President Bush and Treasury Secretary Henry Paulson just might speed $10 billion or more to Detroit regardless of how Congress votes. After all, the government has some of that first $350 billion lying around from its $700 billion taxpayer bailout of the financial markets.

But while General Motors and Chrysler continue to beg for a handout, the other member of the Big Three — Ford — apparently clings ever so slightly to the entrepreneurial spirit of its pioneer: Henry Ford, who resisted President Franklin Delano Roosevelt’s government encroachment in the 1930s.

During the Great Depression, the National Recovery Act allowed businesses to establish industry-wide “codes” to regulate production, wages, prices and work hours. The NRA was a great boondoggle. In the auto industry, GM and Chrysler gladly signed the “Blue Eagle” code, using government coercion to force competitors to abide by rules they’d set for the market.

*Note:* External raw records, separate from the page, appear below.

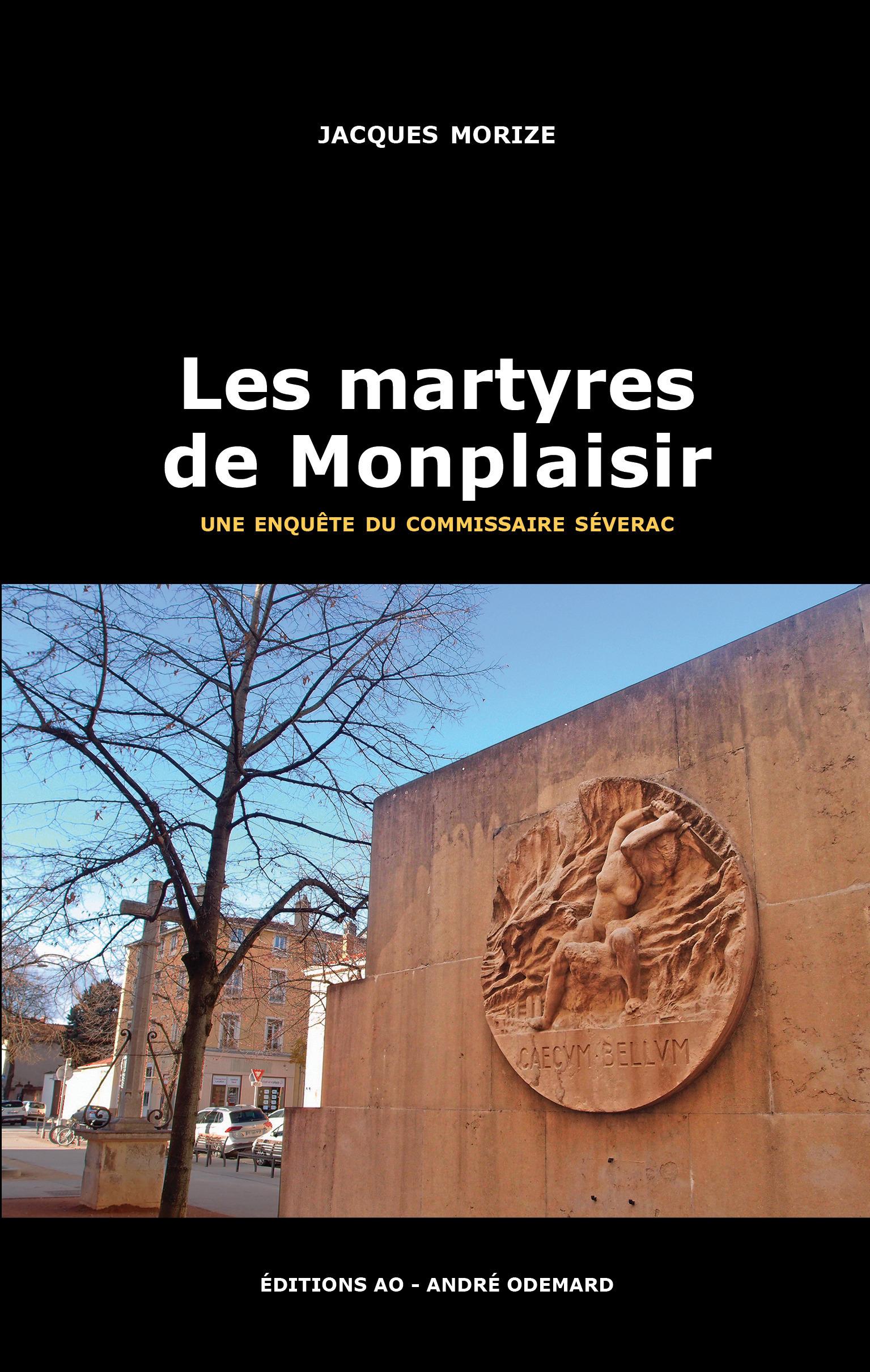 Les martyres de monplaisir (une enquete du commissaire severac)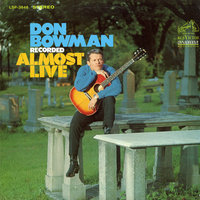 Recorded Almost Live — Don Bowman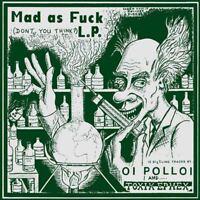 Oi Polloi / Toxik Ephex - Mad As Fuck L.P. [LP][schwarz]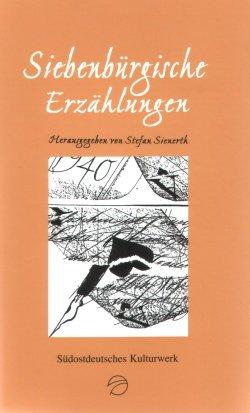 Siebenbürgische Erzählungen: Stefan Sienerth
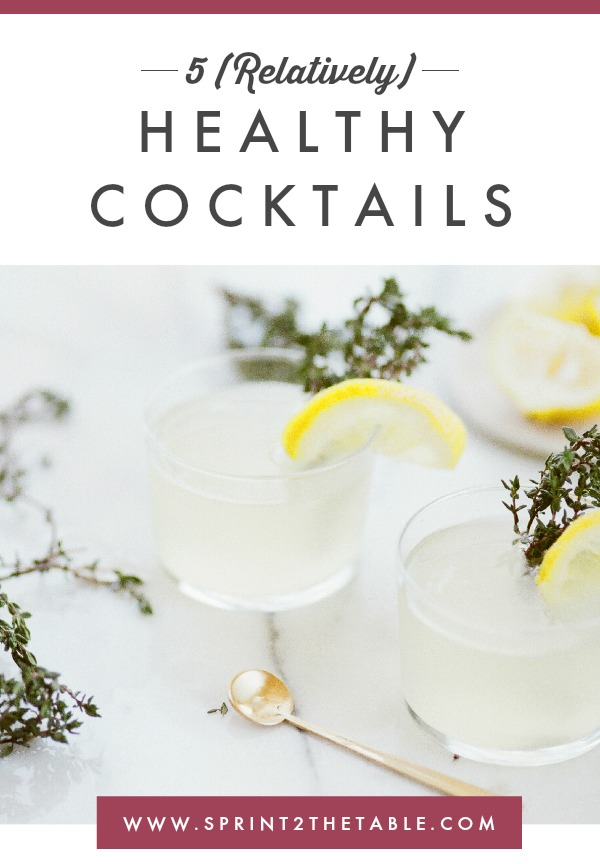 Can cocktails be healthy? They may not compete nutritionally with a superfood salad, but these five (relatively) healthy cocktails will quench your thirst without wrecking your diet plan.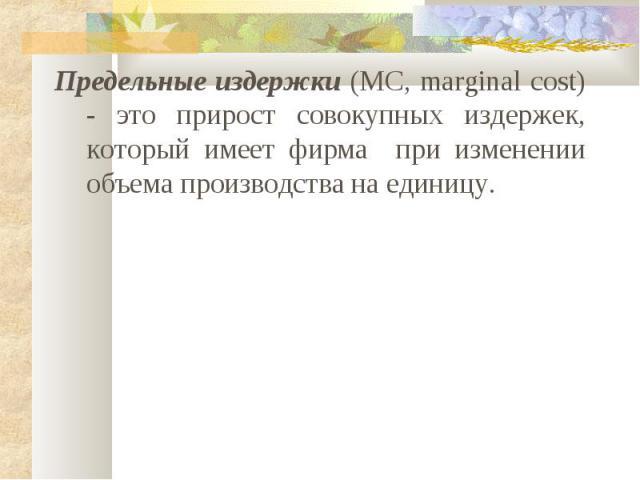 Предельные издержки (MC, marginal cost) - это прирост совокупных издержек, который имеет фирма при изменении объема производства на единицу.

Compliant entrepreneurs received a nifty, government-created Blue Eagle logo to show off. Nothing drums up business like being sponsored by the government. But in 1933 that pesky Henry Ford refused to sign, writing:

I do not think that this country is ready to be treated like Russia for a while. There is a lot of the pioneer spirit here yet.”

Unlike rival automakers 75 years ago, who happily invited the government to restrict competition and skewer the consumer, Ford argued the NRA codes were un-American and unconstitutional.

President Roosevelt retaliated with an executive order barring Ford from government contracts. Because Ford could provide a better product at a better price than his government-supported competitors, though, FDR ultimately relented. Ford — and consumers — won the day.

Henry Ford, in insisting Americans weren’t ready to be treated like Russians, had reason to add “for a while.” Now the Big Three have got themselves stuck in the mud, but only Ford is unwilling to resort to New Deal thinking and give the wheel to Uncle Sam.